Exercise: Which lines in the items below contain the word "options"? Copy each of those lines in full.

Spatial relationship records:
◆ ◆ ◆ ◆
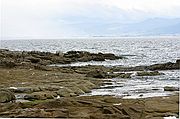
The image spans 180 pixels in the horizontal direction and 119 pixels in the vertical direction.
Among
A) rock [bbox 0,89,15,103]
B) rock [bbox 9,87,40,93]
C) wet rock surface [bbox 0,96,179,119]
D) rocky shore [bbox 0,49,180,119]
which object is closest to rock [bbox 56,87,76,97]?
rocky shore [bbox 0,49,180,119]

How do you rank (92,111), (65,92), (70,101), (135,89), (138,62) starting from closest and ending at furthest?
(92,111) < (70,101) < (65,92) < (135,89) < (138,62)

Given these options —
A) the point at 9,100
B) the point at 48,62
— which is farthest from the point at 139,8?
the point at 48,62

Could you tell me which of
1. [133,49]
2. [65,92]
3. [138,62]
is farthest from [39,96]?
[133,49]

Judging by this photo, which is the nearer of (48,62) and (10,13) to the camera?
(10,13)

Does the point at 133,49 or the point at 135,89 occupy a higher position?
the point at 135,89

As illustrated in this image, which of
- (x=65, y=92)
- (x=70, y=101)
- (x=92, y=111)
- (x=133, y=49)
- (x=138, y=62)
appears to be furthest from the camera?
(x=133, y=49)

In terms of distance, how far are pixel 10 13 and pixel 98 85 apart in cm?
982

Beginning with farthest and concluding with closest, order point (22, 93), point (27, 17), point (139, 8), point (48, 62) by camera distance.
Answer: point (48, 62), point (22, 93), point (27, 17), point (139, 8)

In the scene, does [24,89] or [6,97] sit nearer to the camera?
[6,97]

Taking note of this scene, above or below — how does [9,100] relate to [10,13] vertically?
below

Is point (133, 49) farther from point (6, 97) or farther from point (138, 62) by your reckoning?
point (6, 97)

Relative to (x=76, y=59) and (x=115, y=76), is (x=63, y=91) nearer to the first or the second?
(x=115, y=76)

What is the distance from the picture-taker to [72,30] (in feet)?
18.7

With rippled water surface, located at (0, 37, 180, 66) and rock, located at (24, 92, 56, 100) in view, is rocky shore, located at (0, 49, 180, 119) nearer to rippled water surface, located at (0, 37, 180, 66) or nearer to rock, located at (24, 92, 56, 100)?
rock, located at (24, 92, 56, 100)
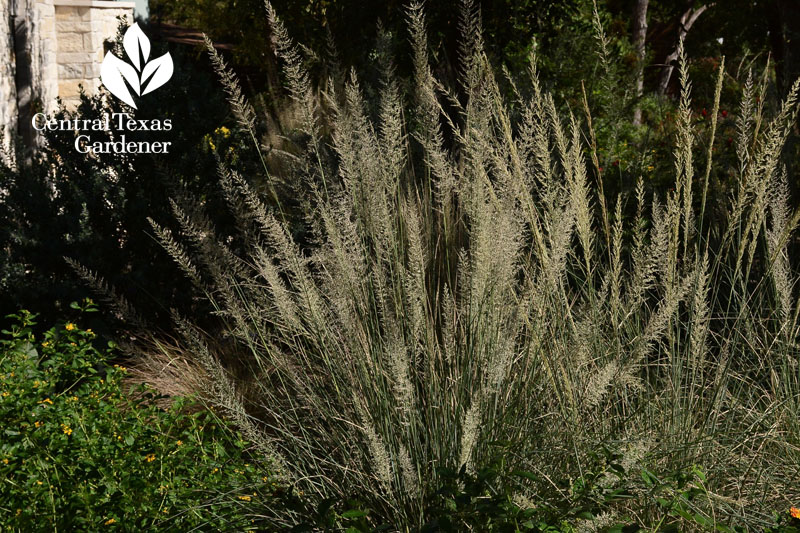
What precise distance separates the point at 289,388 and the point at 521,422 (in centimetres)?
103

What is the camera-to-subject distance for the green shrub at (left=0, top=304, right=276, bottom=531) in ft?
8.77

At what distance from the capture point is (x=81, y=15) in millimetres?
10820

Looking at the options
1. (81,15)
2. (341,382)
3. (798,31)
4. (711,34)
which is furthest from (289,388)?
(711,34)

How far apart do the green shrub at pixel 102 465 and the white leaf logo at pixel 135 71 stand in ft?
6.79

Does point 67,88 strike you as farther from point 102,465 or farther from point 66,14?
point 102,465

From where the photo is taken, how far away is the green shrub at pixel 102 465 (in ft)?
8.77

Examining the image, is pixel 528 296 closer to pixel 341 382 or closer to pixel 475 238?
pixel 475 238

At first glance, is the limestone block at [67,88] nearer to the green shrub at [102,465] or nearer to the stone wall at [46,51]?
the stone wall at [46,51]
◆ ◆ ◆ ◆
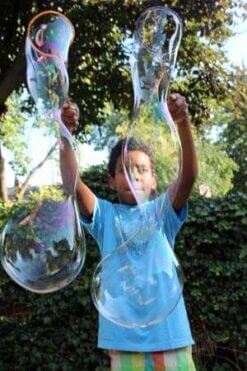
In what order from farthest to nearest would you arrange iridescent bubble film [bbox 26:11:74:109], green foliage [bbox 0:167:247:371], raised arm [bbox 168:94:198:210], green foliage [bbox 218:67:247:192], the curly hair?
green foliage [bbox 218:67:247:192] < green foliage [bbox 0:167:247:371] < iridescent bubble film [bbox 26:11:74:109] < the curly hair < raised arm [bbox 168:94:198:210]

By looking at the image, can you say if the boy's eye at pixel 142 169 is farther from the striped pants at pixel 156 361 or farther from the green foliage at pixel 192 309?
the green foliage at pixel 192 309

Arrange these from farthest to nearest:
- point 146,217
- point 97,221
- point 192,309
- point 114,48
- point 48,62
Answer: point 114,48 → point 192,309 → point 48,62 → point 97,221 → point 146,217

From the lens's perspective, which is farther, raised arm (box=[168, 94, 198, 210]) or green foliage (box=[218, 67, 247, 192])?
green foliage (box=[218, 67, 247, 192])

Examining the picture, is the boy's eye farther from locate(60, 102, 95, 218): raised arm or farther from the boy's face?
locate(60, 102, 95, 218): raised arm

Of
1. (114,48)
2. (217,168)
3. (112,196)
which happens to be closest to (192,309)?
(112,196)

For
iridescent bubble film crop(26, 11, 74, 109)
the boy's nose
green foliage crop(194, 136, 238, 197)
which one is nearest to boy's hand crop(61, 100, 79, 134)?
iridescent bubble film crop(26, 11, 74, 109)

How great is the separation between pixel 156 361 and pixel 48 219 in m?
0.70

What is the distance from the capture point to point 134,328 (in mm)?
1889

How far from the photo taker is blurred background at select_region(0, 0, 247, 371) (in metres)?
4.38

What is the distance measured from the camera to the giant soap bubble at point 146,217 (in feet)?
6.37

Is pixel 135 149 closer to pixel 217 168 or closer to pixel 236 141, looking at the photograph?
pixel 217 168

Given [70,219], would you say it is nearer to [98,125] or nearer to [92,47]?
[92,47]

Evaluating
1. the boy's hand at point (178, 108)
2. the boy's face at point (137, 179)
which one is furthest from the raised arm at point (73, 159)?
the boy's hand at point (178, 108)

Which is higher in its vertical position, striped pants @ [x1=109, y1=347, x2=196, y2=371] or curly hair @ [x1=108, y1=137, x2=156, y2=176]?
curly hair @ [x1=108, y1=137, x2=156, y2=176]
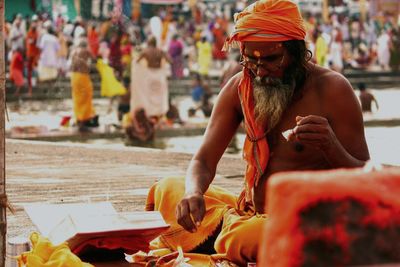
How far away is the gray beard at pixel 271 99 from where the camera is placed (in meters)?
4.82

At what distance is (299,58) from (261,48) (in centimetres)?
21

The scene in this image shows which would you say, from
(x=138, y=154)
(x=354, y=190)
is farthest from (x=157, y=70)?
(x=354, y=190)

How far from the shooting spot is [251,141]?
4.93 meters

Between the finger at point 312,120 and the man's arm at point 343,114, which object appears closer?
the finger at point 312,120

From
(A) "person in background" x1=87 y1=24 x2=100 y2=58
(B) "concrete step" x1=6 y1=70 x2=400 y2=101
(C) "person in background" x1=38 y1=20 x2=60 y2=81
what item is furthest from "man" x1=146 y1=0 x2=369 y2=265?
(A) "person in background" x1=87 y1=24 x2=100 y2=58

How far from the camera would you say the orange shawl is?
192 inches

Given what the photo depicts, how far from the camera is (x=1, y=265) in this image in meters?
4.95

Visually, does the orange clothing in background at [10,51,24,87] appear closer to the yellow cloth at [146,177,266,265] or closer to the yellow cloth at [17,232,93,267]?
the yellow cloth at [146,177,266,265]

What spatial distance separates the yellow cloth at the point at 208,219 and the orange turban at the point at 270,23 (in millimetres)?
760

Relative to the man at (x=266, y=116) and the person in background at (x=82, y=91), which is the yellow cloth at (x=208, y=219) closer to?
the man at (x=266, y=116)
◆ ◆ ◆ ◆
The output:
Given these options —
Looking at the options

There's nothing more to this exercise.